What you are asked to do:
Please reproduce every one of the items below verbatim, line for line.

(Dataset rows)
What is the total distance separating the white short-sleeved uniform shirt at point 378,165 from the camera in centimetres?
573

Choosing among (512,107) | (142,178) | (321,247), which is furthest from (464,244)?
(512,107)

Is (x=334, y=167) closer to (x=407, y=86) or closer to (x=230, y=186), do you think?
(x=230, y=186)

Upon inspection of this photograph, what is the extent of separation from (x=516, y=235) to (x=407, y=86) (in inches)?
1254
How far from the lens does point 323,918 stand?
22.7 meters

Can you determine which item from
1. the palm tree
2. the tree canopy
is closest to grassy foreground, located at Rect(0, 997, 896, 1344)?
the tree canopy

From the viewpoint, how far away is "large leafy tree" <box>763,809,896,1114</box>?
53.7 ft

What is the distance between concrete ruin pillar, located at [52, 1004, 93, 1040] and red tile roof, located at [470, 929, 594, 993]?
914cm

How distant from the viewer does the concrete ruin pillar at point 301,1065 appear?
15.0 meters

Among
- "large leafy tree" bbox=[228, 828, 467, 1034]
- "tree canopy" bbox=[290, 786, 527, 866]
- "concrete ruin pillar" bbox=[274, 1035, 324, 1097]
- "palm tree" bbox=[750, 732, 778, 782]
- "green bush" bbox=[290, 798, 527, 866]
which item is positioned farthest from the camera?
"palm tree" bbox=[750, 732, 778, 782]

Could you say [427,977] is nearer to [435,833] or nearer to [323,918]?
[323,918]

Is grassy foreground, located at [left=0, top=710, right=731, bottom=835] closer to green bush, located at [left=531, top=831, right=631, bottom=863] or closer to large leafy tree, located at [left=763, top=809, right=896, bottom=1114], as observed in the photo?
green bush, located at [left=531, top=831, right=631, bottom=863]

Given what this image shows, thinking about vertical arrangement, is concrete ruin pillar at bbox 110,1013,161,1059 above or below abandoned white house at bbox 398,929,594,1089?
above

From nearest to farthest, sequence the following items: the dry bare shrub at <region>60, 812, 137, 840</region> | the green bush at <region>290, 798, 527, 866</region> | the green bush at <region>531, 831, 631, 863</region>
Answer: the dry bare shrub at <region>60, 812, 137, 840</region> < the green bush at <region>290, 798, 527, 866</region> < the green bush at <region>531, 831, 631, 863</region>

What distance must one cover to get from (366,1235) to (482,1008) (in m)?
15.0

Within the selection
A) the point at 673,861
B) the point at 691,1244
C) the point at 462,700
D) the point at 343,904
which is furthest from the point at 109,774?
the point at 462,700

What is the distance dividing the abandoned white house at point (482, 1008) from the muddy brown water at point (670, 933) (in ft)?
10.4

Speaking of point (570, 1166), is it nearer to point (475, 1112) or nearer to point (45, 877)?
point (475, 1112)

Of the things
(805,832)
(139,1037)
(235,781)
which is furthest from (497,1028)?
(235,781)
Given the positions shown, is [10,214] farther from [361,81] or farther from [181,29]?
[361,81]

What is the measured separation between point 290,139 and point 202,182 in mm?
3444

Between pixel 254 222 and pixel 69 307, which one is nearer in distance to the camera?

Response below:
What is the total distance separating the white short-sleeved uniform shirt at point 378,165 from the camera in centimetres?
573

Choosing among (512,107) | (142,178) | (321,247), which is furthest from (464,244)?
(512,107)

Is (x=334, y=167) closer to (x=407, y=86) or closer to (x=230, y=186), do you think?
(x=230, y=186)

Upon inspection of this photograph, what is the extent of separation from (x=516, y=235) to (x=407, y=86) (in inches)?
1254
How far from the lens does point 323,918 stand?
22.7 meters

Can you determine which item from
1. the palm tree
2. the tree canopy
is closest to grassy foreground, located at Rect(0, 997, 896, 1344)?
the tree canopy

From the viewpoint, how far away is "large leafy tree" <box>763,809,896,1114</box>?
53.7 ft

What is the distance between concrete ruin pillar, located at [52, 1004, 93, 1040] and red tile roof, located at [470, 929, 594, 993]?
914cm

How distant from the viewer does the concrete ruin pillar at point 301,1065 appear?
15.0 meters

Among
- "large leafy tree" bbox=[228, 828, 467, 1034]
- "tree canopy" bbox=[290, 786, 527, 866]
- "concrete ruin pillar" bbox=[274, 1035, 324, 1097]
- "palm tree" bbox=[750, 732, 778, 782]
- "green bush" bbox=[290, 798, 527, 866]
which item is positioned farthest from the camera?
"palm tree" bbox=[750, 732, 778, 782]

Could you say [427,977] is nearer to [435,833] or nearer to [323,918]?
[323,918]

Is grassy foreground, located at [left=0, top=710, right=731, bottom=835] closer to green bush, located at [left=531, top=831, right=631, bottom=863] or closer to large leafy tree, located at [left=763, top=809, right=896, bottom=1114], as observed in the photo?
green bush, located at [left=531, top=831, right=631, bottom=863]

Given what this image shows, thinking about vertical arrangement, is concrete ruin pillar at bbox 110,1013,161,1059 above or below abandoned white house at bbox 398,929,594,1089?
above

From nearest to farthest, sequence the following items: the dry bare shrub at <region>60, 812, 137, 840</region> | the green bush at <region>290, 798, 527, 866</region> | the green bush at <region>531, 831, 631, 863</region>
Answer: the dry bare shrub at <region>60, 812, 137, 840</region> < the green bush at <region>290, 798, 527, 866</region> < the green bush at <region>531, 831, 631, 863</region>

What distance must one cover to get from (366,1235) to (482,1008) (in m)?
15.0

Within the selection
A) the point at 673,861
B) the point at 691,1244
C) the point at 462,700
D) the point at 343,904
which is furthest from the point at 109,774?
the point at 462,700

What is the distance dividing the abandoned white house at point (482, 1008) from the muddy brown water at point (670, 933) (in ft)?
10.4

Speaking of point (570, 1166), is it nearer to point (475, 1112) or nearer to point (45, 877)?
point (475, 1112)

Of the things
(805,832)
(139,1037)
(235,781)
which is furthest from (497,1028)?
(235,781)
Given the positions shown, is [10,214] farther from [361,81] or farther from [181,29]?
[361,81]

What is the measured separation between point 290,139 and point 202,182 in mm?
3444

Between pixel 254 222 and pixel 69 307, which one is nearer in distance to the camera?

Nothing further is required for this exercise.